Designing and Building a Carpenter’s Toolbox
The best ones are sturdy, lightweight and compact.
Summary: An architect, contractor and furniture-maker describes construction of a versatile toolbox with drawers for the carpenter who takes a collection of hand tools to the job site. Construction isn’t fussy, but the result is useful and pleasing to the eye.
My grandfather was a carpenter, and he gave me my first toolbox more than 25 years ago. It was a benchmark gift—part utility and part good-luck talisman that signaled, if not the passing, at least the sharing of the family torch.

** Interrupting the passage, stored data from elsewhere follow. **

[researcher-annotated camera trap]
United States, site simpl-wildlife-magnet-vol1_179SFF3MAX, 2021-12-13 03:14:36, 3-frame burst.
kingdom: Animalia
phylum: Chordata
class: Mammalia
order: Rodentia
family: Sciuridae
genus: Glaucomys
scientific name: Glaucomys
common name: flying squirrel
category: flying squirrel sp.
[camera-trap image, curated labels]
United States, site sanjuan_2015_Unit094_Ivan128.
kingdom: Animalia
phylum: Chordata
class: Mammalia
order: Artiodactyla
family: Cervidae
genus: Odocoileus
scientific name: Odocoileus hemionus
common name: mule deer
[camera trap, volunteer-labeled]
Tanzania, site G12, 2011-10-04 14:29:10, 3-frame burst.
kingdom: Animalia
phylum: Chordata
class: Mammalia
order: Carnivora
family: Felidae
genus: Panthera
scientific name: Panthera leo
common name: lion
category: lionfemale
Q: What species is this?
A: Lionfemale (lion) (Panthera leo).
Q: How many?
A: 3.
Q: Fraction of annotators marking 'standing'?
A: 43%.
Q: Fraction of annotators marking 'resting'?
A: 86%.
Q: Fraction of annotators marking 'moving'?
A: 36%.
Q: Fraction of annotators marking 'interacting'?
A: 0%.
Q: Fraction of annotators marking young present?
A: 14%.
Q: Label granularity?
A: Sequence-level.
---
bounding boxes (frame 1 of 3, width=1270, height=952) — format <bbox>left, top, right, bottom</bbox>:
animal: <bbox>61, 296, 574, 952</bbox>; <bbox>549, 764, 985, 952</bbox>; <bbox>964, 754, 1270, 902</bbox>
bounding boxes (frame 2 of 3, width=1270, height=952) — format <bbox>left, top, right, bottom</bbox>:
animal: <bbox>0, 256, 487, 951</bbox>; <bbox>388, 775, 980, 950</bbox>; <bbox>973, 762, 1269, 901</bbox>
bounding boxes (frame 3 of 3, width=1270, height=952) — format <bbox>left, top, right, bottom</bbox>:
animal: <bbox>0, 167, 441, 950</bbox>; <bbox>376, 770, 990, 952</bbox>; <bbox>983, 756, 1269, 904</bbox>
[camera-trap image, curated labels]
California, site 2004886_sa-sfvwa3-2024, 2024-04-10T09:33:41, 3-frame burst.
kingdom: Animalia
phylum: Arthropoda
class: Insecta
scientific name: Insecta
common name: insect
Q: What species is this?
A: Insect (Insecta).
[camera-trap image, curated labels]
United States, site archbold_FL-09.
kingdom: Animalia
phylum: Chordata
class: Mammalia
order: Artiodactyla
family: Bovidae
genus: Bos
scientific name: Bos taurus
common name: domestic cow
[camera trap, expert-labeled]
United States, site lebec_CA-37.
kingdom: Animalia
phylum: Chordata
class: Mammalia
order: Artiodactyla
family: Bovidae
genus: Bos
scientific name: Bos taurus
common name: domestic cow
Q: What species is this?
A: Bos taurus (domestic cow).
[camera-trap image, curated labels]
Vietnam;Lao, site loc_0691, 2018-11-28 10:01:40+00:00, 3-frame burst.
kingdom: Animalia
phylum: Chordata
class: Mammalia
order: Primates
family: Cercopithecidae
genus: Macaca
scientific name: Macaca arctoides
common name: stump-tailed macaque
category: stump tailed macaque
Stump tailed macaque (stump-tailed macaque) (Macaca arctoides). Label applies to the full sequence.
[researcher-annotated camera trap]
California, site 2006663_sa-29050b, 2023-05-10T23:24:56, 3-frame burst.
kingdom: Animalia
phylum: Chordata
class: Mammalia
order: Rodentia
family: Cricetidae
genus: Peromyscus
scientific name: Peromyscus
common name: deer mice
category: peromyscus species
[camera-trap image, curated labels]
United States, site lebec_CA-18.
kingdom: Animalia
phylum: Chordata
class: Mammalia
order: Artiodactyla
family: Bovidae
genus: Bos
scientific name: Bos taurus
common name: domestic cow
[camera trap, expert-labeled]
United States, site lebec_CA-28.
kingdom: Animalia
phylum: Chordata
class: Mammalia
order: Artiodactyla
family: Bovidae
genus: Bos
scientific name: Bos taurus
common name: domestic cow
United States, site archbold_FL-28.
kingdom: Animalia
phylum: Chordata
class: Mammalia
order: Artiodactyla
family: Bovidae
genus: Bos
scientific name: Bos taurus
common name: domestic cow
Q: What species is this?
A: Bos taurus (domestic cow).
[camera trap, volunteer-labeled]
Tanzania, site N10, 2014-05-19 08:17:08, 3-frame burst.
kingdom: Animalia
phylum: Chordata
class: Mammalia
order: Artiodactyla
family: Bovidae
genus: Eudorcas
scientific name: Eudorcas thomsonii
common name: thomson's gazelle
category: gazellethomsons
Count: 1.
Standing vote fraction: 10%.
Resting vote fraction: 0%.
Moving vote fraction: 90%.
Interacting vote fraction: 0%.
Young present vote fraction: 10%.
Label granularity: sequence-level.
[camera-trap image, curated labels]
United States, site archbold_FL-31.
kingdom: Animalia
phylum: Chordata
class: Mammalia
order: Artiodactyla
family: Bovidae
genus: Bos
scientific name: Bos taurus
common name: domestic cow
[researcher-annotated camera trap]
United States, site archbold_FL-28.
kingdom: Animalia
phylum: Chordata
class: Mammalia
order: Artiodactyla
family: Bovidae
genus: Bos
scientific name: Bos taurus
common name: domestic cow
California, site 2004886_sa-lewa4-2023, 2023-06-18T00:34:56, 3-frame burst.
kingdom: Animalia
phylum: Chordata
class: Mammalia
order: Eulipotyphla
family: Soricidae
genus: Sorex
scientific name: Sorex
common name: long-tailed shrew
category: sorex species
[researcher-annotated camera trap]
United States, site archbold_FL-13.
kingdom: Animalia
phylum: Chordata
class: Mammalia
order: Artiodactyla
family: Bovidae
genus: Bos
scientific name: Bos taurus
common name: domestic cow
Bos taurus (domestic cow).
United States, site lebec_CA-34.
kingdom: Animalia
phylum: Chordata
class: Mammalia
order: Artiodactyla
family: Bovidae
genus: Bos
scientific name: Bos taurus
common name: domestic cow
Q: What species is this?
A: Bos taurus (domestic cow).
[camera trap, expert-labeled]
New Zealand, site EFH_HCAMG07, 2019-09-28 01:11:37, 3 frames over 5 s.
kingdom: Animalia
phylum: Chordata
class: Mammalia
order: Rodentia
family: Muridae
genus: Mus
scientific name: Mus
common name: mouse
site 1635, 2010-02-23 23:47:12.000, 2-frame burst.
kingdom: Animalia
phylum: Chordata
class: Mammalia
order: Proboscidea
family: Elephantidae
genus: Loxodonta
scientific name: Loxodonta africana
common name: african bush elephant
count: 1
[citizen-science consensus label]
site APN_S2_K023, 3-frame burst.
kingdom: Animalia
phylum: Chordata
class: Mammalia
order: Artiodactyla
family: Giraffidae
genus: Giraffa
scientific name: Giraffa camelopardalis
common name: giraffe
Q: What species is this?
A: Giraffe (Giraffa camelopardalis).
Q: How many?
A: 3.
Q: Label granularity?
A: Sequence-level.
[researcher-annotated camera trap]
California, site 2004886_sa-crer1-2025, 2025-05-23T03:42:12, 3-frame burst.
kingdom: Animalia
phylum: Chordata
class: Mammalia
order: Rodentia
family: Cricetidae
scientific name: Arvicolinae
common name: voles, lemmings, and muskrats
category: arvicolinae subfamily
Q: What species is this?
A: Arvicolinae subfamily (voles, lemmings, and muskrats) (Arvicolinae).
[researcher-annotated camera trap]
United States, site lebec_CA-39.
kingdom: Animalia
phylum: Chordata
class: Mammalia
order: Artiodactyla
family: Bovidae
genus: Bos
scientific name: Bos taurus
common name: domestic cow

I still have that toolbox, but truth be told, I don’t use it day to day. I outgrew it, and in the process, my grandfather’s toolbox did what it was supposed to do. It got me to thinking about refining this “tool,” which probably gets more use than any other tool I own.
My current toolbox design is in its fifth incarnation. Its shape and articulation are, of course, specific to the kind of carpentry that I do, mostly finish work. You might not need the kind of toolbox I describe, but my rules of thumb should help you to design one that suits your needs.
• Rule 1. Know what tools you use regularly. Honestly evaluate what is deadweight (literally) and what is used only occasionally. With your first-string tools spread out before you, sort them by task and/or size. This process will give you an idea of how you may want to group them, how much space you need and what your largest and smallest tools are.
• Rule 2. Build the smallest toolbox that will contain your tools. Nature abhors a vacuum, and apparently so do carpenters. If you build a lot of airspace into a toolbox, you will fill it up over time. Keep only hand tools in your toolbox. Caulk guns, power tools and miscellaneous fasteners should be stored in separate units.
• Rule 3. Design the box so that you don’t have to remove one tool to get at another. This design will save time in moving and looking for tools, and it will minimize damage and loss.
• Rule 4. Keep the box light. My favorite wood for toolboxes is paulownia (photo p. 94). This strong, lightweight wood is used by the Japanese for their tonsus, the ubiquitous chests of drawers. But paulownia can be hard to find. Lacking it, I use Finply or Baltic-birch plywood. Avoid hardware by using finger holes instead of drawer pulls. Reduce the size and number of partitions and tool holders as much as possible.
• Rule 5. Keep things simple. Complicated mechanisms or joints will break eventually. Dovetails are good, but the width of the tails and pins should be about the same as the thickness of the board, not delicate as on fine cabinetry. Comer guards damage finished floors. The ones I’ve tried were eventually torn off, snagging on the truck during loading and unloading. So far, none of my corner-guardless toolboxes have worn out at the corners. Likewise, I’ve repeatedly broken off or damaged handles, knobs and virtually anything projecting from the box.